Filip Jicha spielt seit 2007 für den THW Kiel © getty

Tabellenführer THW Kiel will in der 77. Auflage des Klassikers ohne Filip Jicha gegen die SG Flensburg-Handewitt einen großen Schritt in Richtung 18. Meisterschaft machen.

Der Kapitän laboriert an einem Außenbandriss. Trotz des drohenden Ausfalls geht der Rekordmeister ohne Druck ins Nordderby.

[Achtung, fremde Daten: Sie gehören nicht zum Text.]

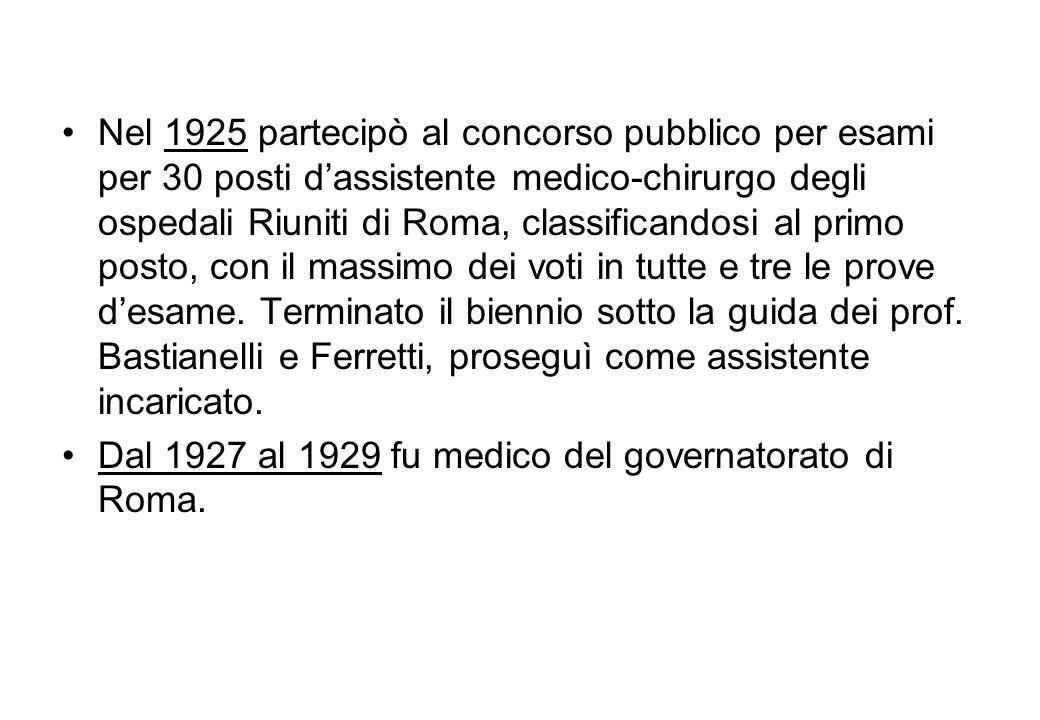 Nel 1925 partecipò al concorso pubblico per esami per 30 posti d'assistente medico-chirurgo degli ospedali Riuniti di Roma, classificandosi al primo posto, con il massimo dei voti in tutte e tre le prove d'esame. Terminato il biennio sotto la guida dei prof. Bastianelli e Ferretti, proseguì come assistente incaricato.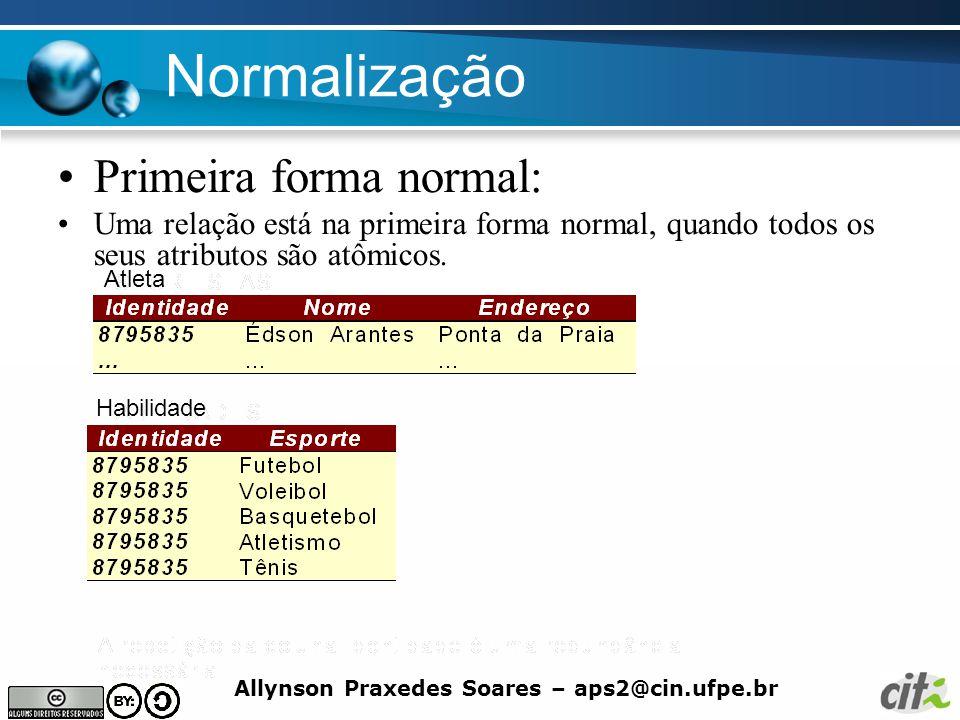Allynson Praxedes Soares – aps2@cin.ufpe.br Normalização Primeira forma normal: Uma relação está na primeira forma normal, quando todos os seus atribu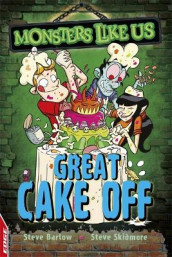 EDGE: Monsters Like Us: Great Cake Off av Steve Barlow og Steve Skidmore (Heftet)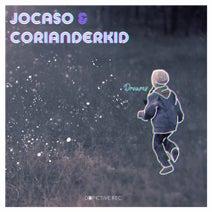 Jocaso, Corianderkid - Dreams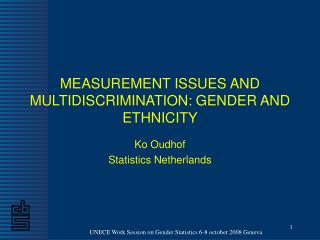 MEASUREMENT ISSUES AND MULTIDISCRIMINATION: GENDER AND ETHNICITY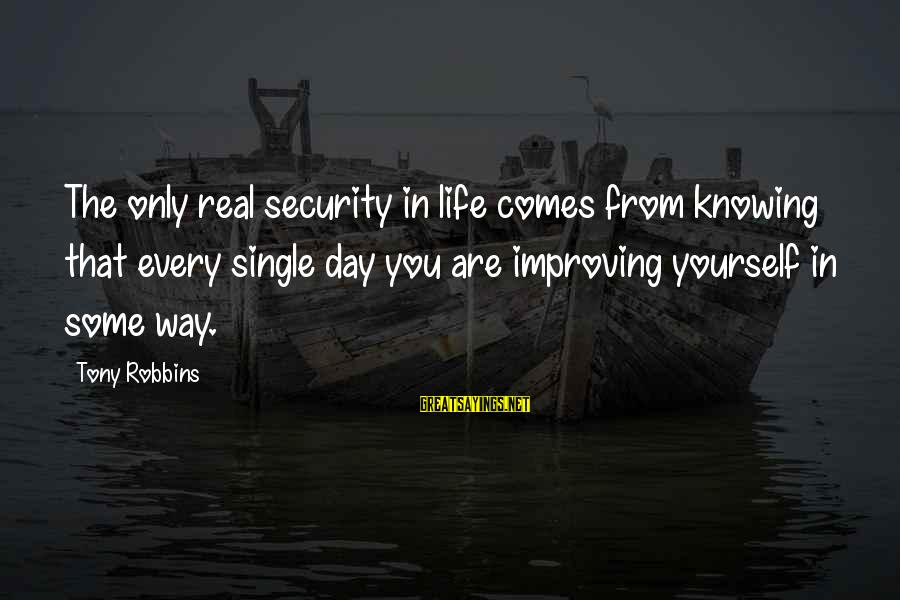 Improving Yourself Sayings By Tony Robbins: The only real security in life comes from knowing that every single day you are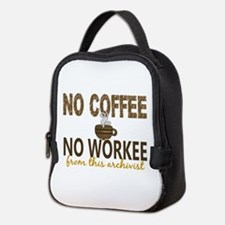 Archivist No Coffee No Workee Neoprene Lunch Bag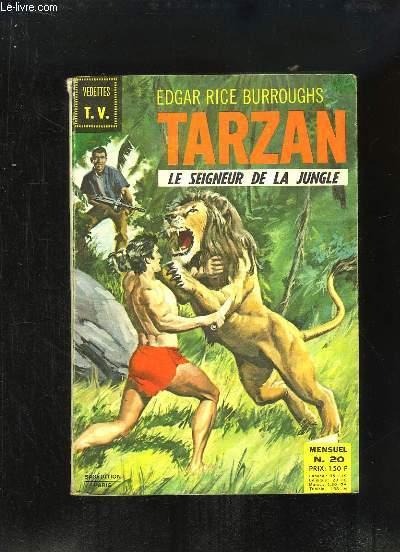 Tarzan, le Seigneur de la Jungle N°20 : Le triomphe de Tarzan (1e partie) - Les démons de l'Antarctide (1e partie) - L'opération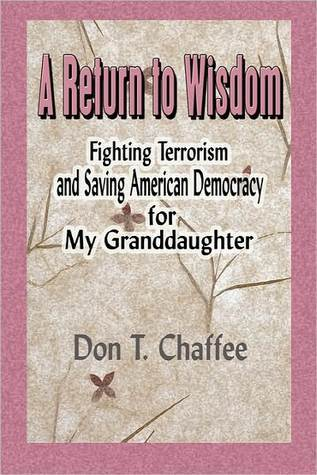 A Return to Wisdom: Fighting Terrorism and Saving American Democracy for My Granddaughter  by  Don T. Chaffee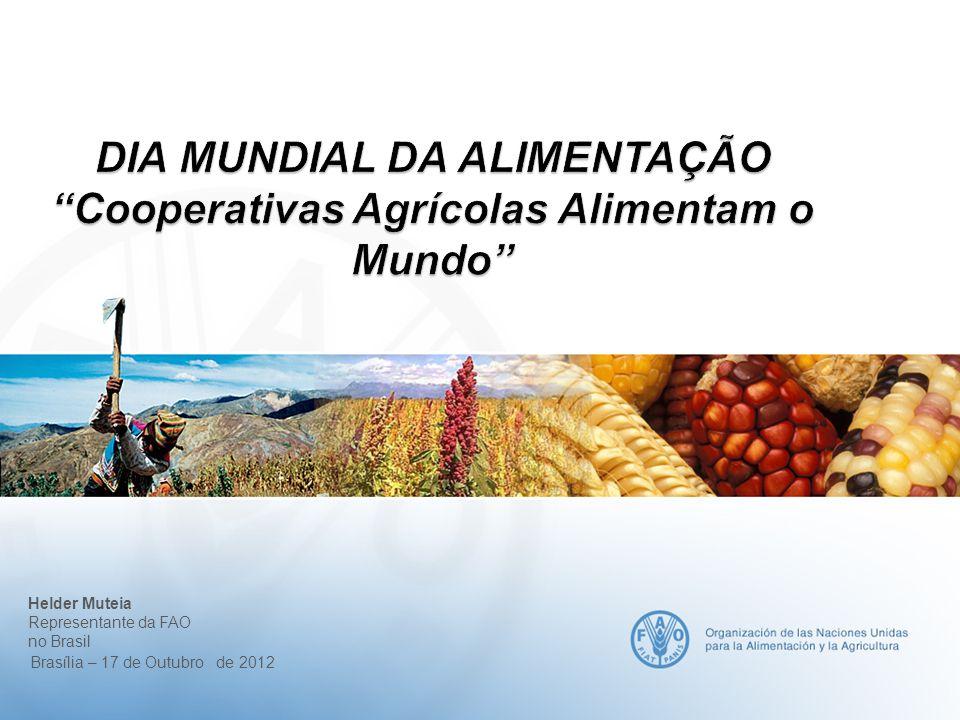 DIA MUNDIAL DA ALIMENTAÇÃO Cooperativas Agrícolas Alimentam o Mundo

"Das Torverhältnis ist in diesem Spiel zweitrangig. Ich wäre froh, wenn wir die Partie mit einem Tor gewinnen", sagte THW-Trainer Alfred Gislason den Kieler Nachrichten vor dem Nordderby am Sonntag (ab 15.10 Uhr LIVE im TV auf SPORT1 und im GRATIS-LIVESTREAM auf SPORT1.de). Auch für Flensburg gehe es schließlich noch um den Titel.

Vor dem drittletzten Spieltag steuert die Bundesliga auf ihr spannendstes Finale seit langer Zeit zu.

Kiel liegt nur dank des um sieben Treffer besseren Torverhältnisses an der Spitze vor den punktgleichen Rhein Neckar Löwen (beide 53:9-Zähler). Flensburg folgt mit 50:12-Punkten auf dem dritten Platz.

Die Löwen wollen schon am Samstag (ab 18:55 Uhr im LIVESTREAM auf SPORT1.de) beim Vorletzten ThSV Eisenach vorlegen und den THW zumindest vorübergehend vom ersten Platz verdrängen.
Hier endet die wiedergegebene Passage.